Su Shi le echó un vistazo y no pudo evitar reírse con desdén. Pensó para sí mismo: "Los lirios no tienen la fuerza para enfrentarse al frío otoño, pero pueden soportar la duración. No me imaginaba que el famoso Wang Anshi tuviera tan poco conocimiento sobre botánica, ¡esto es simplemente una tontería!"
Así que continuó la poesía: "Los lirios no caen como los tulipanes en primavera. Permítanme que se lo intente de nuevo con mis versos." Añadió sarcasmo a su crítica.
Su Shi temió que el dueño regresara y causara una situación incómoda, así que le despidió a su mayordomo.
Posteriormente, cuando Su Shi volvió al cargo en Huangzhou, durante la festividad de Duanwu, se encontró con Miqi Chang. Al ver los lirios caerse debido al viento, se dio cuenta de que su crítica hacia el poema de Wang Anshi era incorrecta.
Miqi Chang, notando la expresión asombrada de Su Shi, le preguntó por qué estaba sorprendido. Su Shi le contó sobre cómo continuó el poema para Wang Anshi. Miqi Chang dijo: "Los lirios generalmente no caen, los en Huangzhou sí lo hacen. Todo tiene su excepción." Su Shi comprendió y se disculpó sinceramente con Wang Anshi por su error.
Wang Anshi, a pesar de ser humilde, no tomó esta situación muy enserio. Sin embargo, Wang Pu estaba muy interesado. Había perdido la cara ante Ye Zheng y este era un gran momento para vengarse. Comunicó a todo el mundo que plantaría lirios de Huangzhou en su patio. Cuando llegara la época en que comenzaran a caerse, invitaría a los poetas del centro de la capital a hacer versos y pintar.

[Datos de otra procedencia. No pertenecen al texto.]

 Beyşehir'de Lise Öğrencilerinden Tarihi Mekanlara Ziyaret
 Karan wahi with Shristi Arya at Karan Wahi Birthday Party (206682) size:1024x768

En este escenario, la humillación de Su Shi se recordaba una y otra vez, era difícil olvidarse de ella. El mariscal Wang Mian había organizado un evento llamado "Reunión de Correcciones", con el objetivo de burlarse de que Su Shi no tenía conocimiento suficiente y necesitaba aprenderlo todo de nuevo.
Aunque solo era otoño inicial, los lirios del patio ya estaban floreciendo. Ye Zheng se detuvo frente a las plantas en la huerta mientras suspiraba: "Solo deseo que Aizai, primo, pueda seguir celebrando reuniones de correcciones aquí el próximo año. La vida y el honor personal no son tan importantes como esto."
La cara de Wang Anshi estaba pálida, su cabello canoso comenzó a aparecer en las sienes. Wang Pu estaba gravemente enfermo, lo que le causaba un gran impacto. Había esperado que su brillante hijo pudiera heredar sus enseñanzas, pero ahora a los veinte años, Wang Pu se encontraba al borde de la muerte. ¿Cómo no dolía eso?